A Flagship For 70 Years


Journalism program founder Wilfrid Eggleston discusses newspapers with a group of Carleton students in 1958.

From Underwoods to iPhones

Three of the first six degrees granted by Carleton in October 1946 were awarded to Journalism students.

The university’s journalism program was launched in October 1945, partly in response to the strong demand for instruction in the field coming from soldiers who returned to Ottawa after the Second World War.

The program was spearheaded after 1947 by the distinguished newspaper columnist, historian and public servant Wilfrid Eggleston, widely viewed today as the father of journalism education in Canada.

By the time Carleton’s sprawling new campus opened along the Rideau River shore in 1959, journalism had grown from its humble beginnings in rented space in downtown Ottawa – to become one of the university’s signature degree programs.

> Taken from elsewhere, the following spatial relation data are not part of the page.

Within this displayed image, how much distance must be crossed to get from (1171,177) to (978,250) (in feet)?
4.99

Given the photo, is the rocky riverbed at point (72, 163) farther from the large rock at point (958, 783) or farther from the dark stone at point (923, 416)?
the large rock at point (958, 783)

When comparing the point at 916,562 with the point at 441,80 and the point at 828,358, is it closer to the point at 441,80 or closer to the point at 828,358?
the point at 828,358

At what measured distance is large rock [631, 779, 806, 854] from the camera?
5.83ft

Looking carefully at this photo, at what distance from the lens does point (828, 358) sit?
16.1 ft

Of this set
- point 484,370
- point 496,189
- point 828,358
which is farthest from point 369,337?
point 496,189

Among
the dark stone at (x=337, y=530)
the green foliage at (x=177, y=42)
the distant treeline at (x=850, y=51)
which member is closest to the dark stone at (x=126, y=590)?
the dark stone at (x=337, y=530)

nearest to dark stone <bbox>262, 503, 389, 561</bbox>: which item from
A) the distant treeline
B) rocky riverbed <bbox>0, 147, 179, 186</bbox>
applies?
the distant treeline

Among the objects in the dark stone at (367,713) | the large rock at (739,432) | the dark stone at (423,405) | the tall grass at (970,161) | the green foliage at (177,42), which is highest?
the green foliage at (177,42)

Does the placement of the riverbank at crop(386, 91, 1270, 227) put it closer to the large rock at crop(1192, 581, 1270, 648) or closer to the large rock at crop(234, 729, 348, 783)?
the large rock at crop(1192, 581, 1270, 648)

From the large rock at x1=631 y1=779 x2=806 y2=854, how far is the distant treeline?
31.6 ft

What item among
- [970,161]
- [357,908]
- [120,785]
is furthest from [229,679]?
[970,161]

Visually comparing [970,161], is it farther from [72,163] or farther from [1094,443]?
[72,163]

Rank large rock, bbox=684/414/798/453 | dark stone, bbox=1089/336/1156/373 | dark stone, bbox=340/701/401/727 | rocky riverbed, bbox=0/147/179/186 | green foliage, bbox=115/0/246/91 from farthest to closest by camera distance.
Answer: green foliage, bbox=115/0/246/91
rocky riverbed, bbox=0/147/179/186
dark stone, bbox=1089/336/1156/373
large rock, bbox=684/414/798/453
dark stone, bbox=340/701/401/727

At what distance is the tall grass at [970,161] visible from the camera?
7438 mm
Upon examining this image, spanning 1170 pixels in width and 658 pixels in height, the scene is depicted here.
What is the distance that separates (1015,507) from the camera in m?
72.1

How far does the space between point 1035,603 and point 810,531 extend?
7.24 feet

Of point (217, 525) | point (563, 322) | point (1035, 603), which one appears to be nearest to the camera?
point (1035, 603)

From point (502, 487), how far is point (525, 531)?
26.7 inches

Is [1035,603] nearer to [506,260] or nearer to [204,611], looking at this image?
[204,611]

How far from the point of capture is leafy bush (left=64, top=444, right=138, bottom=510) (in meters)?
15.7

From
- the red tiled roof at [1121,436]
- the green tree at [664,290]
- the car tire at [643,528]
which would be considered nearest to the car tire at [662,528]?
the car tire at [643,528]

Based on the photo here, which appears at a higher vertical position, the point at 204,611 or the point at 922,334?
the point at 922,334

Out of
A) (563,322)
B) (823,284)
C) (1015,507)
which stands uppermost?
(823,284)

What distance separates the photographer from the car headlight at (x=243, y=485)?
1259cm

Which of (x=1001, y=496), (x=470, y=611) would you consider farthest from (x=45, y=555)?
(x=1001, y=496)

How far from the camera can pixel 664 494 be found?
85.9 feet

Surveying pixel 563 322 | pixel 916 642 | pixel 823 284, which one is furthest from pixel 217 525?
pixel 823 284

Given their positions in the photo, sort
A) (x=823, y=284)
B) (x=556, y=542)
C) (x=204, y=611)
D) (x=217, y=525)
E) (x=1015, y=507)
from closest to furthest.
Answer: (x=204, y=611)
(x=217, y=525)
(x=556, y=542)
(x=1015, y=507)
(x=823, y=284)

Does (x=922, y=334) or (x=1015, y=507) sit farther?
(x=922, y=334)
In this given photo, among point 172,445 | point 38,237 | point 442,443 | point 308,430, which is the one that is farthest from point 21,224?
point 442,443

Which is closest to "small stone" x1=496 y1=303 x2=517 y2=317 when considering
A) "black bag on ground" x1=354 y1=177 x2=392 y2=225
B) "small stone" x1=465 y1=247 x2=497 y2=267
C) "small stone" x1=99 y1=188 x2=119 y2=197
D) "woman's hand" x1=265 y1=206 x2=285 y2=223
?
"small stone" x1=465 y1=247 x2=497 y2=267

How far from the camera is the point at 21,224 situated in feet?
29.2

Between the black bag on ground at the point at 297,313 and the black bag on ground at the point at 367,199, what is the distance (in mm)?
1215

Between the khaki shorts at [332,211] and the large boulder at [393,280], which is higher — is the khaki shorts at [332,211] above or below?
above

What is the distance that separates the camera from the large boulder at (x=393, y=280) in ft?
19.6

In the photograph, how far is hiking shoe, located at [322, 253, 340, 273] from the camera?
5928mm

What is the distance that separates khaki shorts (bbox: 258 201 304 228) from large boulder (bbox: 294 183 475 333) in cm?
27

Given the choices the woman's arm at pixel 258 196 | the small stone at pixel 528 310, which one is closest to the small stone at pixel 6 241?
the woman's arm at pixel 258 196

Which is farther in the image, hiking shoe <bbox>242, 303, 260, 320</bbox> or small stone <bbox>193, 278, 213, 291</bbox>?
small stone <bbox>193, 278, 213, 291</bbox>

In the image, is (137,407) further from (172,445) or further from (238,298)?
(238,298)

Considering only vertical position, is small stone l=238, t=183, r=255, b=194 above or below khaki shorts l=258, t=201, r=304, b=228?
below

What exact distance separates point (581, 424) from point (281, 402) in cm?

“Our first quarters in the old building on First Avenue consisted of two small rooms on the second floor,” Eggleston recalled in his 1968 autobiography, While I Still Remember. “Our first equipment took the form of half a dozen ancient typewriters, bolted to benches alongside the walls… Our first library consisted of a short row of books in my office.

With no more equipment than that, the first waves of students, wonderful candidates in every respect, seasoned war veterans many of them, were prepared for the life work they had chosen.”

Susan Harada (right), current head of Carleton’s journalism program, works with a team of TV students.

A Story of Change and Adaptation

Canada’s original journalism school went on to prepare its thousands of graduates for careers in the news industry and a host of other fields that required research skills, public engagement and effective communication.

Throughout these early decades, a belief took hold that Carleton journalism students should not only receive practical training but also a broad and deep university education embracing the arts, humanities, social sciences and other spheres of knowledge.

Founded during the golden age of newspapers, Carleton’s J-School remained a key training ground for print journalists even as it evolved, by the 1970s, into the country’s top degree program for television and radio professionals, as well.

During that decade, the school added an academic Communication program to critically examine the role of mass media in society.

As the school expanded and matured, its faculty members emerged as authoritative voices on national issues related to the news industry, journalism ethics, media law, politics and more.

The tradition of change and adaptation continues as Carleton’s School of Journalism and Communication prepares new waves of graduates for careers in a digital world dominated by ever more social, mobile and dynamic means of spreading news, opinion and information.

Now located in Carleton’s Richcraft Hall, where students have access to the latest in television, radio and online production technologies, the journalism program celebrated its 70th anniversary in 2015 and will be featured prominently as Carleton University prepares to mark its 75th anniversary in 2017.

Embracing the future

The 70th anniversary of the Journalism program in fall 2015, the 70th anniversary of the conferral of the first Journalism degrees in fall 2016, and the university’s 75th anniversary in 2017 all highlight our school’s storied past, while showcasing its headlong rush into the digital age.